- #1
Satvik Pandey
- 591
- 12
Homework Statement
Consider a wedge of mass m whose upper surface is a quarter circle and is smooth. The lower part is rough. A small block of same mass is kept at the topmost position and the initial position is shown in figure. The block slides down the wedge.

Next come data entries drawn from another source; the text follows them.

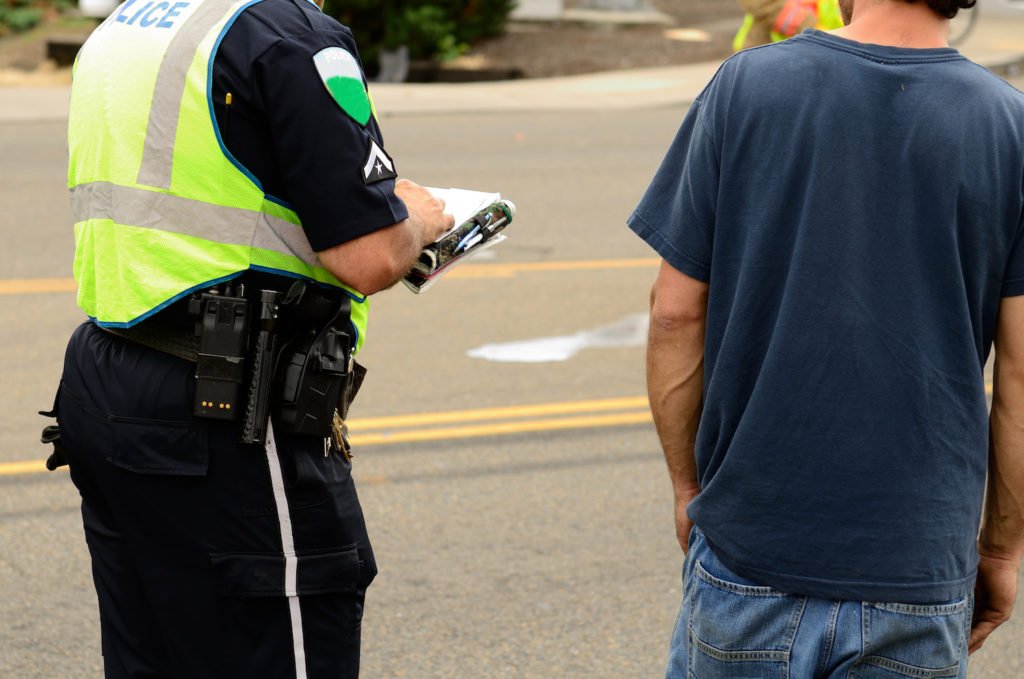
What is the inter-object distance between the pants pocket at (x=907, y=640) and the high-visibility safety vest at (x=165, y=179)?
3.65ft

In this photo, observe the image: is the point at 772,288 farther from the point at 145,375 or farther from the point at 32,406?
the point at 32,406

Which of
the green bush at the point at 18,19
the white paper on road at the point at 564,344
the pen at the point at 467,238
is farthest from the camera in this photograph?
the green bush at the point at 18,19

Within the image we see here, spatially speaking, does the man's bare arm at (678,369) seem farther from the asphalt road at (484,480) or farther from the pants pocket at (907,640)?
the asphalt road at (484,480)

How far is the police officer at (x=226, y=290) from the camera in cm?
234

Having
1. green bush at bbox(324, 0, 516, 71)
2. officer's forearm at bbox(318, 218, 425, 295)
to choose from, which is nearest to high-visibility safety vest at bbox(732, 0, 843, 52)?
officer's forearm at bbox(318, 218, 425, 295)

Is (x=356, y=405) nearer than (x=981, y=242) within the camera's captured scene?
No

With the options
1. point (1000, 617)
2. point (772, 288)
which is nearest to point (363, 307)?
point (772, 288)

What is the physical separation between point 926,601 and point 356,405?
4285mm

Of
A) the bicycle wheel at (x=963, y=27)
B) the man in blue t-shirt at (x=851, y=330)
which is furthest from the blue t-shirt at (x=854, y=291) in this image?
the bicycle wheel at (x=963, y=27)

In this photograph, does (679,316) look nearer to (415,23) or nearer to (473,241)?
(473,241)

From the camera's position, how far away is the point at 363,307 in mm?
2693

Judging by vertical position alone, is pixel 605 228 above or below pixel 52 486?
below

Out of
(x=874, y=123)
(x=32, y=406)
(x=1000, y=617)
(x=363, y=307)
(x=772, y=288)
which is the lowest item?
(x=32, y=406)

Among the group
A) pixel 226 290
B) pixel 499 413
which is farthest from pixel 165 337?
pixel 499 413
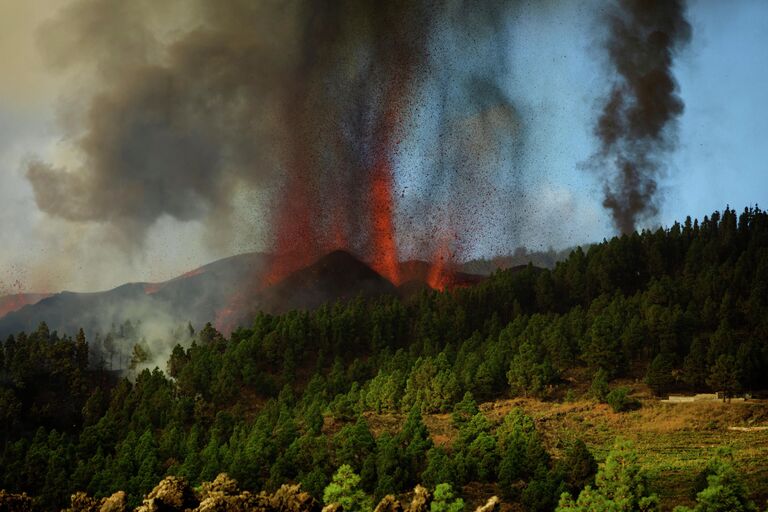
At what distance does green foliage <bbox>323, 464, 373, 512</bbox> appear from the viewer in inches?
2758

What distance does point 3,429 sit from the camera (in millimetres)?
122188

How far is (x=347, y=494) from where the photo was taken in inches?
2889

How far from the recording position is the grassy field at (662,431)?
79625mm

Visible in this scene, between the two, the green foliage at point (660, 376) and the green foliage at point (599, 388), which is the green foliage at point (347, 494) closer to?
the green foliage at point (599, 388)

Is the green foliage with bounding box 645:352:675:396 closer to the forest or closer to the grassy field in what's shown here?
the forest

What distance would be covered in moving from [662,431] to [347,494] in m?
39.6

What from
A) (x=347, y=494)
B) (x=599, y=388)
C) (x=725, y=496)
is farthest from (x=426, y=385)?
(x=725, y=496)

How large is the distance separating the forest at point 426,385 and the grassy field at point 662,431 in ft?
6.33

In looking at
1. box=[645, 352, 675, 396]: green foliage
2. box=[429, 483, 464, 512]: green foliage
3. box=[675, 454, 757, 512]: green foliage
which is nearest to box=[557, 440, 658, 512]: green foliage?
box=[675, 454, 757, 512]: green foliage

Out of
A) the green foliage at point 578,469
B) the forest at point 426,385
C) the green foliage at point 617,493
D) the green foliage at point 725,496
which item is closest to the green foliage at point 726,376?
the forest at point 426,385

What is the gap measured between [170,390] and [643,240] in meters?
96.5

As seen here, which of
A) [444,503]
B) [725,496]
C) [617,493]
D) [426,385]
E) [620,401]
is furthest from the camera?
[426,385]

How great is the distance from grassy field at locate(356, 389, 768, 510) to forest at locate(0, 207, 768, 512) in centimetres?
193

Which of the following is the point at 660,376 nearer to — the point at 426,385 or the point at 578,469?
the point at 426,385
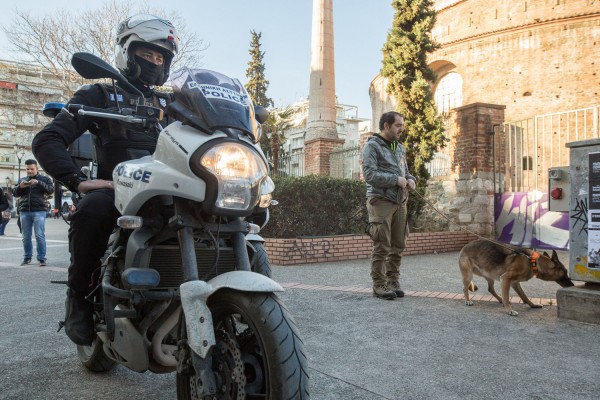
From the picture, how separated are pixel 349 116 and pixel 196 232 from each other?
2927 inches

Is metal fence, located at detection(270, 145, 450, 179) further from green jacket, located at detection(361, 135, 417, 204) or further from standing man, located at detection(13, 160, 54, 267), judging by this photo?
green jacket, located at detection(361, 135, 417, 204)

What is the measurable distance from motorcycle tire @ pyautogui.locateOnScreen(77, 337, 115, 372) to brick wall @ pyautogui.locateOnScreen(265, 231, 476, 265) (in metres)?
5.56

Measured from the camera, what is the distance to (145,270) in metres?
2.21

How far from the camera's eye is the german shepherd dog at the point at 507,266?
16.8 feet

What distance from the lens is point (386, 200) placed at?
19.3 ft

Find the minimum value of coefficient of friction between floor and lower surface of wedge so that the wedge remains stationery during the block's motion on it.
Homework Equations
The Attempt at a Solution
I tried to find the angle 'theta' at which horizontal force on the wedge is maximum.
By conservation of energy
##mgr=mgr(1-sin\theta )+\frac { m{ v }^{ 2 } }{ 2 } ##
So ##{ v }^{ 2 }=2grsin\theta ##
Horizontal force on the wedge(Fx) is ##\frac { m{ v }^{ 2 } }{ r } cos\theta ##So ##Fx=\frac { m }{ r } 2grsin\theta cos\theta ##
##Fx=mgsin2\theta##
For Fx to be maximum ##d(Fx)/d\theta=0##
so
##mg\frac { d }{ d\theta } sin2\theta =0##
##\theta ##=45
So ##{ v }^{ 2 }=\sqrt { 2 } \ gr ##
Normal force on the wedge = ##mg+mg+\frac { m{ v }^{ 2 } }{ 2 } sin\theta ##=3mg
Horizontal force on wedge= ##mgsin2\theta##=mg
As wedge should remain at rest so
## 3\mu mg=mg##
So ## \mu =1/3##
But this is not correct.Where did I go wrong?